Texte à lire -
Or, la "précarité", cette temporalité professionnelle construite socialement comme problématique pourrait en outre, comme nous le découvrirons au fil de cette recherche, masquer une temporalité professionnelle toute aussi, si ce n'est davantage, problématique : celle du rythme professionnel. Nous le verrons, plus encore que la temporalité déterminée des contrats de travail, les rythmes imposés par les nouvelles organisations du travail pourraient empêcher la mise en place de processus de socialisation professionnelle support d'identité tant professionnelle que sociale, en écartant de nombreux jeunes qui ne peuvent ou ne veulent s'y plier.

La question de la temporalité professionnelle, qu'elle se décline en termes de "précarité" ou de "rythme", nécessite une approche sexuellement différenciée du problème.

La "précarité professionnelle", nous avons eu l'occasion de le mettre en évidence dans la première partie de ce travail, se décline selon des modalités marquées par la différence des sexes. La "précarité" se découpe en effet selon une ligne de partage fortement sexuée. Travail à temps plein mais à durée déterminée pour les hommes, comme l'illustre le travail intérimaire, et travail à temps partiel et à durée indéterminée ou de plus en plus déterminée pour les femmes, comme l'illustre le Contrat Emploi Solidarité.

Le "rythme du travail" nécessite de la même façon une approche sexuellement différenciée de la question. Nous aurons l'occasion de le voir au cours de l'analyse des entretiens qui va suivre, le "rythme du temps du travail" - qu'il s'agisse d'aborder la question des cadences, de l'annualisation du temps de travail, de l'organisation temps professionnel-temps non-professionnel, ou encore de la gestion temporelle de la maternité - est une question qui doit être appréhendée selon des modalités différentes pour les hommes et pour les femmes. Nous verrons comment cette complexe problématique du "rythme de travail" est appropriée différentiellement par les hommes et par les femmes et comment ils apportent des réponses différentes à la gestion de ce qui constitue pour eux un "problème".

Objectifs -
1. Répondez à ces questions sur le texte consacré au temps de travail :
(a) Quelle temporalité professionnelle la « précarité » pourrait-elle masquer ?
(b) Quelle forme de travail illustre le travail à temps plein mais à durée déterminée des hommes ?
(c) Quel contrat illustre le travail à temps partiel des femmes ?
2. Poursuivez le texte consacré au temps de travail après sa dernière phrase.
Ces données viennent d'une autre source que le texte.

Données recueillies

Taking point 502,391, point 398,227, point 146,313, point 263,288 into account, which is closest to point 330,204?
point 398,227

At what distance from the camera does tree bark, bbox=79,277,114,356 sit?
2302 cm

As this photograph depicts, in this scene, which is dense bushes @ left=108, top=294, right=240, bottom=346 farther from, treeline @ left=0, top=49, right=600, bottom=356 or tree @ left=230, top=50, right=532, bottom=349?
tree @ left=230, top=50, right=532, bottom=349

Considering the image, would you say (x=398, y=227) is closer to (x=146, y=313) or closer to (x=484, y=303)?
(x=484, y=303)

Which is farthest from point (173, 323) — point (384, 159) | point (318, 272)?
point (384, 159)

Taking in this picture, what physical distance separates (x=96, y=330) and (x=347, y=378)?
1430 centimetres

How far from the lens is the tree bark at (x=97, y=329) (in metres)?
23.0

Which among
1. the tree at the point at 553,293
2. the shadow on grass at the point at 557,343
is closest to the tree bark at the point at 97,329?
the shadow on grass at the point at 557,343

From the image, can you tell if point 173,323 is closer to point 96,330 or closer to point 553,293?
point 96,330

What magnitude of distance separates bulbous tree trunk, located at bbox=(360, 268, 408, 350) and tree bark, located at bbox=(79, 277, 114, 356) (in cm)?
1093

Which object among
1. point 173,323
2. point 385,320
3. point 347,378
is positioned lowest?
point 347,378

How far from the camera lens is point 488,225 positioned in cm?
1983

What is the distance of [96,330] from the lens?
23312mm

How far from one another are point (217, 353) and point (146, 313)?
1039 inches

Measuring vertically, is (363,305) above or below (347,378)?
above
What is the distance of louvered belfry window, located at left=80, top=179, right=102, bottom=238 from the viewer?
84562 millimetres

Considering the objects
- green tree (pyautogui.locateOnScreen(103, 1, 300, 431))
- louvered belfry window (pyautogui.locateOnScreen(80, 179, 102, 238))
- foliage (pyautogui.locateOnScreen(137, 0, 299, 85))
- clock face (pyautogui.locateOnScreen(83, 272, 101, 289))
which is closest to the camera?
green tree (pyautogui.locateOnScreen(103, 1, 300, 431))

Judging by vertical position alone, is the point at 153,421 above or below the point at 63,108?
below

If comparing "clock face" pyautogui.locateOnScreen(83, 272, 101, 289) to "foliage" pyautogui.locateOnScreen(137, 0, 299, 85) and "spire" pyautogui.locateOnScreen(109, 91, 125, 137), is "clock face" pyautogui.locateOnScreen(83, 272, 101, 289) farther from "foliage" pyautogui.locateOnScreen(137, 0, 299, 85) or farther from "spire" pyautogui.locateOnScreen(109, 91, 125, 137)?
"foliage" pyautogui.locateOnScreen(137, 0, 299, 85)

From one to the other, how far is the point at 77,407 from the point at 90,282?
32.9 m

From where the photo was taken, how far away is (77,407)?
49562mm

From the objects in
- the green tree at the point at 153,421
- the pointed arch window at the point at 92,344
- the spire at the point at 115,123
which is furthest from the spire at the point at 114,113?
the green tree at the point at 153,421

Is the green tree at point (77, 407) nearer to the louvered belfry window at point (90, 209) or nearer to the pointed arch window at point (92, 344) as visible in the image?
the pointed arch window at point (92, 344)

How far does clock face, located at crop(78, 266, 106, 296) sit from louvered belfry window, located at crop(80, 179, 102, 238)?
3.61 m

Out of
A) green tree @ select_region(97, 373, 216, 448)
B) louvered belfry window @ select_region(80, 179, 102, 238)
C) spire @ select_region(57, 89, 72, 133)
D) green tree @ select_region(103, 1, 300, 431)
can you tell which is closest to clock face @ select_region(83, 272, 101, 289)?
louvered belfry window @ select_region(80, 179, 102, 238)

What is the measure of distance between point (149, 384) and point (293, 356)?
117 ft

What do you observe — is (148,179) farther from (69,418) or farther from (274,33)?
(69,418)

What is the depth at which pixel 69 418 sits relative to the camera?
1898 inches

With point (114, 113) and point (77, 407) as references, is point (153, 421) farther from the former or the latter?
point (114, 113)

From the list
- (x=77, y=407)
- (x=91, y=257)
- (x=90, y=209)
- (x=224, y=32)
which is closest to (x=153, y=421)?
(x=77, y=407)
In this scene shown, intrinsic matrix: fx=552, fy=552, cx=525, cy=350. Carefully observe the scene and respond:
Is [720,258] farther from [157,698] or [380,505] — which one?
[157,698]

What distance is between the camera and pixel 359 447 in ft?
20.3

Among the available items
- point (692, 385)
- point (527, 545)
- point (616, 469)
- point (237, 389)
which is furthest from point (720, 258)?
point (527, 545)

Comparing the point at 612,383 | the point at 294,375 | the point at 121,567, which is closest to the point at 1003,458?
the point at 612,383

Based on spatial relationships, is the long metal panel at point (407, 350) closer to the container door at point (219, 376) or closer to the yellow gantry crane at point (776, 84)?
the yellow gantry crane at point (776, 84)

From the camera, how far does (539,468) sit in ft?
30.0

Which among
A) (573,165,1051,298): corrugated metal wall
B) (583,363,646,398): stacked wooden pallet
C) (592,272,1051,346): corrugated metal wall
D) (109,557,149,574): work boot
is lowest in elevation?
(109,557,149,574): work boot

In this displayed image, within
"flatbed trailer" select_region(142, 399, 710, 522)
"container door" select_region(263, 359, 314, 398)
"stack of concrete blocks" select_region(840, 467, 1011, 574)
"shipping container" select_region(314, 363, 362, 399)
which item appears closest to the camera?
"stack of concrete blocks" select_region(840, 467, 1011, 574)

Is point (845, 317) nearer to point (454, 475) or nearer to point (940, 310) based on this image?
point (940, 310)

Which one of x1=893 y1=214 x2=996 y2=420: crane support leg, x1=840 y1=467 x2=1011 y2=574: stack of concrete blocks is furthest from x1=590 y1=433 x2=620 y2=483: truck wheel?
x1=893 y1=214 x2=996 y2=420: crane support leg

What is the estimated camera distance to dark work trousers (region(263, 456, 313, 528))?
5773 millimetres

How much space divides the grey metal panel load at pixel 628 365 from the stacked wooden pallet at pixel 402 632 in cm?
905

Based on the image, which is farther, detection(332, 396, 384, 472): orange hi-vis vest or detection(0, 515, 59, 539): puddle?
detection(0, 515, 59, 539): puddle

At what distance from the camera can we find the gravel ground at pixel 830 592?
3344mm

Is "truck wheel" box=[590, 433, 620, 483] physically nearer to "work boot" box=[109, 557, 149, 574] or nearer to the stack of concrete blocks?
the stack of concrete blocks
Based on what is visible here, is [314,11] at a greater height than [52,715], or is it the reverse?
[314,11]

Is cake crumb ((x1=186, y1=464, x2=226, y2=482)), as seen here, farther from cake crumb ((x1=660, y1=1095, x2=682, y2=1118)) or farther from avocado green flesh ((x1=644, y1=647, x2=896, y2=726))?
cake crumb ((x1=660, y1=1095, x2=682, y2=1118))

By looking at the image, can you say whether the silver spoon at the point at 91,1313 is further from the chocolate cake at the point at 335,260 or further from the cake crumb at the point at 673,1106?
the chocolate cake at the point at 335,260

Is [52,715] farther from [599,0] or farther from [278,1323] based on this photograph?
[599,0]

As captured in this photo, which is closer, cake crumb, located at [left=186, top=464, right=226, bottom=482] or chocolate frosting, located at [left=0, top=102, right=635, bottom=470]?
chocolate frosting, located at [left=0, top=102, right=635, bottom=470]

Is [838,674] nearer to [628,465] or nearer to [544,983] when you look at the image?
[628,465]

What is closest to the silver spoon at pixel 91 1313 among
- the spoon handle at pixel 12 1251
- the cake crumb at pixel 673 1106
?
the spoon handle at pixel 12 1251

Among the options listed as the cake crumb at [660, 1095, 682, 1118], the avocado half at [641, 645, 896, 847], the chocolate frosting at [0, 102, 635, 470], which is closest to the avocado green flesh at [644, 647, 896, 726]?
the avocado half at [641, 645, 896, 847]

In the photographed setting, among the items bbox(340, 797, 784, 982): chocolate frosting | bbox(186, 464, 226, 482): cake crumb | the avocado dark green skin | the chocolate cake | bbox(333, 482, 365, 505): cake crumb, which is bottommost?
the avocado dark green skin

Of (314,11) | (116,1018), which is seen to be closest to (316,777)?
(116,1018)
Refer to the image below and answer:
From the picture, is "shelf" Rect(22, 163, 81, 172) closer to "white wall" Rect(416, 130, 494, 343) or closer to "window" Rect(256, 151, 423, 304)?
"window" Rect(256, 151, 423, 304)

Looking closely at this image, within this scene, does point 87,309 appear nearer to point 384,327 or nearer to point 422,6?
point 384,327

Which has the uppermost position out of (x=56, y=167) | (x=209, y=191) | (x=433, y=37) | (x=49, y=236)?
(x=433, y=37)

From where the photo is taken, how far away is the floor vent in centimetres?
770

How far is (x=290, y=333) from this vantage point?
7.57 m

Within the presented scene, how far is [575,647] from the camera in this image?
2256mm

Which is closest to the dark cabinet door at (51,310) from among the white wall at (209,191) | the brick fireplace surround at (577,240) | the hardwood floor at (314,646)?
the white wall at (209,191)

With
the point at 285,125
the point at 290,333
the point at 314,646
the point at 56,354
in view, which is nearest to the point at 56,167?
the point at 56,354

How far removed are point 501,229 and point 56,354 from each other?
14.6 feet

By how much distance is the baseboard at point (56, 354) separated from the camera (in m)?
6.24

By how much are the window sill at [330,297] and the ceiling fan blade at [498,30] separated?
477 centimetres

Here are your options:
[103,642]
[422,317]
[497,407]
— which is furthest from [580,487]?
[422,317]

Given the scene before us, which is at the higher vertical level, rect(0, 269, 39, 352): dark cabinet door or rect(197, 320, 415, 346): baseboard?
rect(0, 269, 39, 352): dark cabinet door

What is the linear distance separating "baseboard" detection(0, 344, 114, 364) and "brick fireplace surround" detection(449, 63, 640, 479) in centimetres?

Réponses par tâche -
1.
(a) Celle du rythme professionnel.
(b) Le travail intérimaire.
(c) Le Contrat Emploi Solidarité.

2.
Dès lors, il ne s'agit pas seulement de poser la précarité professionnelle comme cause d'impossibles constructions de processus de socialisation professionnelle, mais de pointer comment la difficulté de s'adapter aux rythmes professionnels imposés par les entreprises induit des rapports au travail où le problème social de la précarité peut devenir secondaire.

C'est en conséquence, au-delà de l'identité professionnelle, la construction de l'identité sociale qui pourrait être réinterrogée par ces deux problèmes sociaux distincts mais conjugués des temporalités professionnelles - précarité et rythme de travail - dans la mesure où l'identité professionnelle se construit comme pilier central de l'identité sociale, et ce, davantage pour les hommes que pour les femmes.

Le temps social qui prédomine dans le système économique capitaliste s'est construit autour des catégories sociales de la stabilité et de la régularité, il se pourrait alors que le développement de ces temporalités professionnelles problématiques - précarité et rythme de travail - participe d'un processus global de reconstruction du processus de socialisation à l'esprit du capitalisme de cette fin de millénaire, où hommes et femmes pourraient conserver des places spécifiques dans le processus de division du travail.

Notes
185.

Je rappelle que j'utilise ce concept en référence aux travaux de Laurence ROULLEAU-BERGER.

186.

La notion de "parcours" est abondamment utilisée par les professionnels de l'insertion dans le sens d'un trajet menant d'un point à un autre, ou plus précisement menant de la non-qualification à la qualification, du chômage à l'emploi, ou encore de l'emploi précaire à l'emploi stable. Comme je l'ai précisé dans l'introduction de cette thèse, j'utilise ici le concept de "parcours", non dans le sens d'un itinéraire déterminé, mais afin de rendre compte du caractère "éprouvant" d'itinéraires marqués par des obstacles successifs.

187.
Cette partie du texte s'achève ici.